# Tyre pressures



## Lilliput (Oct 26, 2010)

Hi

We have a 2007 Dethleffs Globebus T3 on a Fiat Ducato Chassis, 2.3 TD, maximum payload 3.500Kg. The tyres are Continental Vanco 215/70 R15 CP.

I contacted Continental re recommended tyre pressures and gave the axle weights and load indices as marked on the metal tag on the inside near the door.

The recommendation was:

Front: 4.25bar - 62psi
Rear: 5.5bar - 80psi

This seems a bit excessive.

What are your views?

Thanks


----------



## andrewball1000 (Oct 16, 2009)

This is worth a read, particularly the 8th post by grizzzyJ

http://www.motorhomefacts.com/ftopict-101081-.html


----------



## Zebedee (Oct 3, 2007)

Hi Lilliput

Since my suggestion would have been to contact the tyre manufacturers, that more or less states my view. :wink: 

If they don't know - I can't think who will.

I have to agree, it sounds a bit low at the front and high at the back, but I (along with most members) am no expert.

Dave


----------



## jedi (Nov 22, 2007)

I have an Autotrail Apache 650 weighing just under 3500kg and the recommended tyre pressures are:

Front 72 psi

Rear 80 psi

Jed


----------



## peribro (Sep 6, 2009)

Lilliput said:


> I contacted Continental re recommended tyre pressures and gave the axle weights and load indices as marked on the metal tag on the inside near the door.

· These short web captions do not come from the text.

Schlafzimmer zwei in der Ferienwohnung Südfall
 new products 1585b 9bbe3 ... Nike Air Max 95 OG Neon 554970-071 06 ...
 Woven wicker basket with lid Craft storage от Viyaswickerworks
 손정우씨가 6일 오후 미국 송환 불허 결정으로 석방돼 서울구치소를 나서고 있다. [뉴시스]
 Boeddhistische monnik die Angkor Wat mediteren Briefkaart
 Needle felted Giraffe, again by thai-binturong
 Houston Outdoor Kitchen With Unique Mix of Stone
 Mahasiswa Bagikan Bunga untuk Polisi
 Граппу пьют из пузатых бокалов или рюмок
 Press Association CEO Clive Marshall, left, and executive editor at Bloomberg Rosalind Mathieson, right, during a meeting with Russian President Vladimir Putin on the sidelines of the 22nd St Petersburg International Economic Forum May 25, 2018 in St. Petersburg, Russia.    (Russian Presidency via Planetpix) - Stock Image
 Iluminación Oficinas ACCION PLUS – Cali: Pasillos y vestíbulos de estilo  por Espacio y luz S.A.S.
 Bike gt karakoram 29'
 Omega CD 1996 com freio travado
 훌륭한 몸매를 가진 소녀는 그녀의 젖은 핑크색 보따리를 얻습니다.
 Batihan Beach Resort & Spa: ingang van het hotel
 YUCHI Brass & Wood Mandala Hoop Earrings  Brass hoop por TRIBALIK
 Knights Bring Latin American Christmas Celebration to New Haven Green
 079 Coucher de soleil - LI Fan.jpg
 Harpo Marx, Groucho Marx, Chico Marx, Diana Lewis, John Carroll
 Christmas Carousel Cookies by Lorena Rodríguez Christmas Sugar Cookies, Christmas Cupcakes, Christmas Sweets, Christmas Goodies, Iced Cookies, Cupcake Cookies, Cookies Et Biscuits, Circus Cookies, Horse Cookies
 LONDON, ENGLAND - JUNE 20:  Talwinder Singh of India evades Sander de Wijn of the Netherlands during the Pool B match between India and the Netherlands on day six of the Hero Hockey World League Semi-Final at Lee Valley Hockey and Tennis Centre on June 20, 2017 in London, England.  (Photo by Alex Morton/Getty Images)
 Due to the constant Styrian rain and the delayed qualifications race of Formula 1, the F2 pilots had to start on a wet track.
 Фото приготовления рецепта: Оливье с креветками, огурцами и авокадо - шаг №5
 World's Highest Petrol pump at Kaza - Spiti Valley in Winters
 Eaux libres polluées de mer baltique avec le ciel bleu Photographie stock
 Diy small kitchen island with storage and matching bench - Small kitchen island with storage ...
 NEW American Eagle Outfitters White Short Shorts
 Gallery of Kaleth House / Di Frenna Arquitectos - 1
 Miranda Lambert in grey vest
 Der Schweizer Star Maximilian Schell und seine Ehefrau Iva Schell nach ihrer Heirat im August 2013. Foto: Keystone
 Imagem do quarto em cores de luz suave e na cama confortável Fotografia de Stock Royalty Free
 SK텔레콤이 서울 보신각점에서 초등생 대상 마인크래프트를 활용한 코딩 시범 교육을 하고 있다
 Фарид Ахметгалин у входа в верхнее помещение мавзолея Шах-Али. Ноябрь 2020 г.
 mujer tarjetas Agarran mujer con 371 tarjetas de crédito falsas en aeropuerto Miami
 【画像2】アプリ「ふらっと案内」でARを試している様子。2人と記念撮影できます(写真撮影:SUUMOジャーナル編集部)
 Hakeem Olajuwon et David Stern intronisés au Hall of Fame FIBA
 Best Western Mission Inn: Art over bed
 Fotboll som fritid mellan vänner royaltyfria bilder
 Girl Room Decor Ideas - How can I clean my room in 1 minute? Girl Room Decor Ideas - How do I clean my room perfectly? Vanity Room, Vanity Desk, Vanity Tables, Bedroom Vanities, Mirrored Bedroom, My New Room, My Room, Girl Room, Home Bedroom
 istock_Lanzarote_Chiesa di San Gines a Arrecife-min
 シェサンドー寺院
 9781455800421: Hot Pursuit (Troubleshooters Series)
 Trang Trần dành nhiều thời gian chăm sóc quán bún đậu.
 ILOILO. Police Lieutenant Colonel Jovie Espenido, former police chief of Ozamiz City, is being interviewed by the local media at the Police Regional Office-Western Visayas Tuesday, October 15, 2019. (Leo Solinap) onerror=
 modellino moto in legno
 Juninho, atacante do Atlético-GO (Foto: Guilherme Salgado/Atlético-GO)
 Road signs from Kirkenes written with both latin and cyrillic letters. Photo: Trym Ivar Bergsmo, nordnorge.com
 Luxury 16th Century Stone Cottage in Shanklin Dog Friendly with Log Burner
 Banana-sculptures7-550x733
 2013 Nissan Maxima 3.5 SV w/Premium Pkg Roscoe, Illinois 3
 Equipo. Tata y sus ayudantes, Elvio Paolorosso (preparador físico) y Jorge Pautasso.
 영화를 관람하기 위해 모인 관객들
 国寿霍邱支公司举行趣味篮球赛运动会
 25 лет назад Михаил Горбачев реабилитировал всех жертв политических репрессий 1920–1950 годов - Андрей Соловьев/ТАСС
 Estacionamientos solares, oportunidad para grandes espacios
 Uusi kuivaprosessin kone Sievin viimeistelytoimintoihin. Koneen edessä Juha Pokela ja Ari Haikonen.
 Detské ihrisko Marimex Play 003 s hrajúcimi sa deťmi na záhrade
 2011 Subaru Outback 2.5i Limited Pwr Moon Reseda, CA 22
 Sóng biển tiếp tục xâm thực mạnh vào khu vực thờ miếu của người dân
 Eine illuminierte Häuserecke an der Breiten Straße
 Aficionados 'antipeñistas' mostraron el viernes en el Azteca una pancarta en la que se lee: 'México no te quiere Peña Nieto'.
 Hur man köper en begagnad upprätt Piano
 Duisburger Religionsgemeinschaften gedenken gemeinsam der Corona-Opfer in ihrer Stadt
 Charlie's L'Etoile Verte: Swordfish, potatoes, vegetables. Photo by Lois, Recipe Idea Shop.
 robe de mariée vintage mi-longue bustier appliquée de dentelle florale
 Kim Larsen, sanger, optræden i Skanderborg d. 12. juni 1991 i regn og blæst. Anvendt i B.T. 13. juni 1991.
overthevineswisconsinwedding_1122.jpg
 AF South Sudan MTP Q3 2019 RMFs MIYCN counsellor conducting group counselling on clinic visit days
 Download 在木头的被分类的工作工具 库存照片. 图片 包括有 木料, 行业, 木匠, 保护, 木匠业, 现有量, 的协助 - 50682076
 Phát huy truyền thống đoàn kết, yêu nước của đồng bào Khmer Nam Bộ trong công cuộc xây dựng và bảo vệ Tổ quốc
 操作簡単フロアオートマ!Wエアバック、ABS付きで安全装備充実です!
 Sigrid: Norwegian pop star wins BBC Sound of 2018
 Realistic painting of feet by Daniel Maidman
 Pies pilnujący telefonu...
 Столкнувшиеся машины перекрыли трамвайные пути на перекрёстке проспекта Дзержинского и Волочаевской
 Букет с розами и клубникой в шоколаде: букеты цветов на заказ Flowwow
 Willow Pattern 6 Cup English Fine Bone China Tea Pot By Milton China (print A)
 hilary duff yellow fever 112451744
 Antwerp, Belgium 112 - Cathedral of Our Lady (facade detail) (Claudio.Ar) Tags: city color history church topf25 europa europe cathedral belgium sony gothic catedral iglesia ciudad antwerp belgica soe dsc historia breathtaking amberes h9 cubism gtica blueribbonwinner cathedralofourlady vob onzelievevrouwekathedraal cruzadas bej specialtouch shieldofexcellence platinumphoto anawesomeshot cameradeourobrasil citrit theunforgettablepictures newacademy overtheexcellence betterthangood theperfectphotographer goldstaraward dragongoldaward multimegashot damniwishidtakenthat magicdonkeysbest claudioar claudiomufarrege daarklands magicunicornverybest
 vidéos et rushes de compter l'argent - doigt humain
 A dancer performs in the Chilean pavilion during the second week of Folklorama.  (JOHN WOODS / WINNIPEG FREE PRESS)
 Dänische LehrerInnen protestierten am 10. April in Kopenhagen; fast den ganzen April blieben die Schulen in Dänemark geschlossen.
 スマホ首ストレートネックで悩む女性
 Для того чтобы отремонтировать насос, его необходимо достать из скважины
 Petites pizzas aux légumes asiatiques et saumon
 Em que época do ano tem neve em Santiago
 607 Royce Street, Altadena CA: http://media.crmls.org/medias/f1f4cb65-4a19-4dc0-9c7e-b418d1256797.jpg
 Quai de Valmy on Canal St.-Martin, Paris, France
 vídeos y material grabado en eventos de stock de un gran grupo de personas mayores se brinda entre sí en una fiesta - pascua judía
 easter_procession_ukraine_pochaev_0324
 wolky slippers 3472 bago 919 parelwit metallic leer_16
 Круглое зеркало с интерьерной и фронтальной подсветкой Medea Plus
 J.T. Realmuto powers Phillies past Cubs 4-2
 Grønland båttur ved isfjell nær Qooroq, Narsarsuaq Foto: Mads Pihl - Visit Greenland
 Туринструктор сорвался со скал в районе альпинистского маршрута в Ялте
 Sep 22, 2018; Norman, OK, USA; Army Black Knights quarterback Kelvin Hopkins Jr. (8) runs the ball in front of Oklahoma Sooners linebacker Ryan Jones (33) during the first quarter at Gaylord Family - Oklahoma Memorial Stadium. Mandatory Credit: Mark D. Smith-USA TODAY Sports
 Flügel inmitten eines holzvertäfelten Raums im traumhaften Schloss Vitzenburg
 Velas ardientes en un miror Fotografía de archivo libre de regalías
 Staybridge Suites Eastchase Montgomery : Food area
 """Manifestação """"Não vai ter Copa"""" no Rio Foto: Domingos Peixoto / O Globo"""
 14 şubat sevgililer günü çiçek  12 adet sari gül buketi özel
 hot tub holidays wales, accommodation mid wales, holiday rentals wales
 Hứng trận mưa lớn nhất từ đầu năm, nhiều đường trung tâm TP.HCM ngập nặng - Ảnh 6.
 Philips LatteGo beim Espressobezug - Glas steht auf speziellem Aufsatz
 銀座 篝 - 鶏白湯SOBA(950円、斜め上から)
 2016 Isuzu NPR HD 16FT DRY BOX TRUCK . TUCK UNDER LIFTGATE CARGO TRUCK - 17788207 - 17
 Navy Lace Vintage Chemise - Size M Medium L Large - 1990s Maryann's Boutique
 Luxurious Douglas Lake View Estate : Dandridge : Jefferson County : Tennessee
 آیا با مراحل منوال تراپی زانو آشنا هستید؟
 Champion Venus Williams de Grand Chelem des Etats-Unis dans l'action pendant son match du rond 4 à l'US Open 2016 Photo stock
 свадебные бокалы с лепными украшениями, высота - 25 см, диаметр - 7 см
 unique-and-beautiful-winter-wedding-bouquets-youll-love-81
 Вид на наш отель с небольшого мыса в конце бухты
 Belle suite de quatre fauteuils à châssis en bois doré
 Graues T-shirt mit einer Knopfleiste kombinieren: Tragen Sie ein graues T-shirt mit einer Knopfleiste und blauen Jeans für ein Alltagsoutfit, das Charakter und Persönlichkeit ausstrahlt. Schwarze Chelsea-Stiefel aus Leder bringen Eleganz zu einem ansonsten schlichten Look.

Whose metal tag is that? Fiat's or the van converters? If the former then it is probably not relevant. In any event you should be providing the tyre manufacturer with the weights that you are running at which will mean a trip to a weighbridge. I've looked at the Tyresafe leaflet for recommended pressures and weights for your tyres and 5.5bar is appropriate for up to 2060kgs on driven rear wheels. The maximum recommended pressure for non driven wheels is 4.75 bar with an axle load of 2060kg. The maximum weight for your fronts at 4.25 bar is shown as 1885kgs.


----------



## camallison (Jul 15, 2009)

My own experience with Continental has been good ....... *providing you state your ACTUAL axle weights*. Go to your local weighbridge and ask them to weigh the van per axle at running weight (packed ready to go and with the driver in the cab). Send those weights to Continental and you should get a meaningful set of tyre pressures.

When they did ours, they were spot on with ride comfort and tyre safety.

Colin

PS - remember to tell them which is the driven axle.


----------



## UncleNorm (May 1, 2005)

Here's the thread I started on 18 May 2010:

http://www.motorhomefacts.com/ftopict-86250-.html

I'm intrigued as to why Continental would tell me 47/61 psi and yet Lilliput comes in with 62/80.

At the end of the day, tyre pressures of motorhomes have nothing to do with the sticker on the chassis door post, or the metal tag wherever. It has everything to do with ACTUAL AXLE WEIGHTS when the MH is in 'travel trim' with everyone and everything on board.

As Colin suggests, ride quality and comfort will be much improved with the CORRECT pressures.


----------



## Zebedee (Oct 3, 2007)

UncleNorm said:


> tyre pressures of motorhomes have . . . . have everything to do with ACTUAL AXLE WEIGHTS when the MH is in 'travel trim' with everyone and everything on board.


Hi Uncle

If I read this correctly, assuming one member has asked the tyre people and got the pressures for his van _(*precisely as you mention above*)_ anyone else with the same or *very *similar axle weights would be advised to use the same pressures.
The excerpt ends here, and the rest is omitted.